EXERCISE TASKS ->
#1 Answer these questions from the Perl exception-handling thread below, one line per answer, marked (a), (b), (c):
(a) Which Perl command does the opening post say has always been used?
(b) After the error is raised, what does the bar method in the reply by particle return?
(c) Which two strings does the thread say some other modules return for zero?
#2 Reproduce the part of the Perl exception-handling thread between "Replies are listed" and "similar, but different...", inclusive.
#3 Extend the Perl exception-handling thread, picking up right after its last sentence.

SUPPLIED TEXT ->
I've always used perl's EVAL command: my $val;

eval {
 my $val = $self->do_command();
};

warn " do_command failed with the following error \n\n@_" if ("@_" ne "");

- adam

Replies are listed 'Best First'.
Re^2: Best Practices for Exception Handling
by particle (Vicar) on Jan 29, 2003 at 01:13 UTC

    my method is similar, but different...

    ## let's say bar is a method in foo sub bar { my( $self, @args )= @_; eval { $self->method( @args ) }; $@ and $self->raise_error( @_ ) and return undef; } ## called like: my $foo= foo->new(); my $result= $foo->bar( @args ) or warn $foo->Error();

    the method sets an error and returns undef, allowing the caller to deal with the error as it sees fit. of course, you might want to handle a method that can return 0 by using defined

    ~Particle *accelerates*

      of course, you might want to handle a method that can return 0 by using defined
      Or use the trick that some other modules use: return "0E0" or "0 but true" for zero, as a string. These are both true and 0, and do not produce warnings when converted into a number, the former because it's a normal floating point format, the latter because it's a hardcoded exception in perl.

      Now I come to think of it: you can use any normal format for zero, as long as it's not "0", for example "0.0".

INFORMATION SUPPLIED ->

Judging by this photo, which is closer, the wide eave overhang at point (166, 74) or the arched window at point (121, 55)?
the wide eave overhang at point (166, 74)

ANSWERS FOR THE EXERCISE ->
#1
(a) EVAL (eval)
(b) undef
(c) "0E0" and "0 but true"

#2
Replies are listed 'Best First'.
Re^2: Best Practices for Exception Handling
by particle (Vicar) on Jan 29, 2003 at 01:13 UTC

    my method is similar, but different...

#3
      Personally I think the following little trick/modification makes for cleaner code... (and I think that raise_error makes more sense if it contains the error message returned...)
      sub bar { my( $self, @args )= @_; eval { $self->method( @args ); 1} or $self->raise_error( $@, @_ ) and return undef; }
      If you can contrive to make raise_error() return undef you can make it even cleaner
      sub bar { my( $self, @args )= @_; eval { $self->method( @args ); 1} or return $self->raise_error( $@, @_ ); }

      --- demerphq
      my friends call me, usually because I'm late....

      Cool.. that's the way I like to handle errors too; but I always wonder if it's the *best* way. This is an interesting thread - Ovid++

      Jon

Re: Re: Best Practices for Exception Handling
by theguvnor (Chaplain) on Jan 29, 2003 at 01:05 UTC

    warn " do_command failed with the following error \n\n@_" if ("@_" ne "");

    Of course you meant $@, right? ;-)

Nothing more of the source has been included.